Last week, Karen Talley reported in the Wall Street Journal that most retailers missed expectations for May. While there were some bright spots, the 25 retailers tracked by Thomson Reuters posted 4.9% growth in May same-store sales, instead of the expected 5.4% gain.

Retailers have a lot reasons for their current lackluster performance. Gas prices and food costs are on the rise, while consumer confidence is down.  Then there’s the weather – Mother Nature has not been kind to retailers.

As Janet Hoffman, managing director of the retail practice at Accenture, says, “The cards are stacked against the consumer right now and retailers will have to work hard to bring them into stores.” I’m guessing that for most retailers, “work hard” will translate into aggressive promotion.

But sales and price promotions are a short-term, reactionary approach that usually denigrates the brand, crushes profitability, and trains customers to only buy on sale. The path out of the malaise and into sustainable brand health and business growth requires a far more customer-centered approach.

To thrive in the long-term, retailers must remember they’re in the business of doing more than moving product out the door. Retail experiences must fill customers’ rational, tangible, and emotional needs.

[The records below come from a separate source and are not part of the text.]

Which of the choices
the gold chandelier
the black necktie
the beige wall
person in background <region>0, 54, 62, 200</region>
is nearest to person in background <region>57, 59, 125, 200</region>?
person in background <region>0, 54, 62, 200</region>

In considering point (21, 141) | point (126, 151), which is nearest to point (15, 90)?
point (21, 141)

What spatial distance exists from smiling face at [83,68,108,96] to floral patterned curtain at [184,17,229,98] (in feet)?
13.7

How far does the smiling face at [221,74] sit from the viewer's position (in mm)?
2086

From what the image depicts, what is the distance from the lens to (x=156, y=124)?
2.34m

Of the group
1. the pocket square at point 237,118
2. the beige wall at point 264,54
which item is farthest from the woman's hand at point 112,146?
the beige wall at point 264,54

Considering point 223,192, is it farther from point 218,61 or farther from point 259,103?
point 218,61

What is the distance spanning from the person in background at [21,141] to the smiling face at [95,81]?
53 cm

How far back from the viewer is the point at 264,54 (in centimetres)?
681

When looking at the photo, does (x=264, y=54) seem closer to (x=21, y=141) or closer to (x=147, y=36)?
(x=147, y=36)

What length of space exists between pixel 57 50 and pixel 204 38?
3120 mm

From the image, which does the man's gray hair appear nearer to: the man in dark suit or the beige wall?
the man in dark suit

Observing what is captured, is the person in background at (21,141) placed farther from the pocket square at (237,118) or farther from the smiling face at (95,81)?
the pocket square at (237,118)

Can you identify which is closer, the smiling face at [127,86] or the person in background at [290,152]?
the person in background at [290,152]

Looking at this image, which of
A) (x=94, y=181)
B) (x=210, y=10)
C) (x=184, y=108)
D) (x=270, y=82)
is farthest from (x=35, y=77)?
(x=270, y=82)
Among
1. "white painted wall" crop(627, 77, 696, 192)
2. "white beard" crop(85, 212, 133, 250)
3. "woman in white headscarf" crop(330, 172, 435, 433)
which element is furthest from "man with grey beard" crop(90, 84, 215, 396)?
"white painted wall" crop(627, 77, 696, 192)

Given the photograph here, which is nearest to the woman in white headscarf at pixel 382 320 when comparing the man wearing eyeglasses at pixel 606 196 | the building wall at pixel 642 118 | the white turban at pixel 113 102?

Intimacy, a women’s intimate apparel chain with 15 stores, and Hot Mama, a 17-unit chain selling designer clothing for moms, provide excellent examples of retailers who are doing more than selling product – they’re filling customers’ needs and their shopping bags.

rational needs

Nearly 20 years ago Susan Nethero created Intimacy to meet a very rational, very common problem – most bras don’t fit right. Ask most any woman and she’ll tell you, her bra either doesn’t look good, causes back pain, and/or renders her clothes ill-fitting or unattractive.

Hot Mama was founded to solve a different, but just as common rational need – it’s hard for moms to shop for themselves. CEO Megan Tamte knew all too well from personal experience the challenges of shopping with fussy kids in tow, strollers and diaper bags that make a sport out of navigating store aisles, and a hard-to-fit post-baby body.

The needs that gave birth to these chains make them relevant and compelling retail ideas to customers.

tangible needs

But these retailers do more than resonate intellectually with customers. Both have designed their store experiences to address customers’ needs tangibly.

For Intimacy, that means fitting all customers for their bras. Fitters go through a week-long “bra boot camp” which trains them how to make women look like they’ve lost 10 pounds or regained the lift they had 10 years ago.

Hot Mama takes a similar approach to employee training. Their “stylists” go through three certification programs – denim, body type, and maternity. As a result, “Our stylists can outfit any woman, aged 25 to 65, based on her body the minute she walks through the door,” says Hot Mama President Kimberly Ritzer in a Fast Company article featuring the chain.

Eighty percent of Intimacy’s inventory is European designer brands that are hard to find in the U.S., so their exclusive product mix is another tangible way Intimacy meets their customers’ needs. Also each of their stores carries approximately 15,000 bra styles in over 90 bra sizes so they have the right style and fit for every woman. And, as Intimacy’s website explains, their dressing rooms are “state-of-the-art” and “lit from floor to ceiling in an effort to give each woman a beautiful and unique glow.”

Each Hot Mama location has video games, movies, toys, and coloring books to entertain children and puts them in the center of the store so Mom can keep an eye on her kids. Every aisle is wide enough to accommodate a two-seat stroller, and sales employees often take on babysitting roles as their customers try on clothes.

Clearly the in-store experience at both retailers fills their customers’ tangible needs.

emotional needs

Most importantly Intimacy and Hot Mama fill their customers’ emotional needs.

A BusinessWeek write-up talks about how “bra psychology” has fueled Intimacy’s growth. A half-hour of pampering at one of their stores shows customers how properly fitted lingerie “transforms their figures, style, and, more important, self-image.

The chain’s website features an emotional declaration: “A woman’s confidence will soar with a bra fitting…She is amazed by the new level of confidence she never believed possible. {intimacy} creates intensely powerful relationships among women by encouraging each woman to love herself first.

For Hot Mama, giving a mom 15 minutes of shopping peace fills her emotional bank. So does finding cool clothes that flatter her new body type.

Tamte’s website message concludes with an uplifting statement: “Each mom is a Hot Mama, but it’s easy to lose sight of that in the midst of motherhood. My greatest hope is that moms walk into our stores feeling like we are a store just for them and out our doors CONFIDENT that the Hot Mama within them has come alive again!

the results

The rational, tangible, and emotional resonance created by these two retailers has produced remarkable business results. In 2010, Intimacy generated $35.5MM in sales, which was a 27.5% increase from the prior year. Hot Mama hit $15.1MM in 2010, a 62% YOY increase. (The industry average was less than 3%.) Both chains are continuing to open new locations this year.

These retailers demonstrate that filling customers’ needs extends beyond having a good product. It means truly understanding their pain points, lifestyles, psychology, and values. This kind of customer intimacy is the only way retailers are going to get themselves out of this current funk.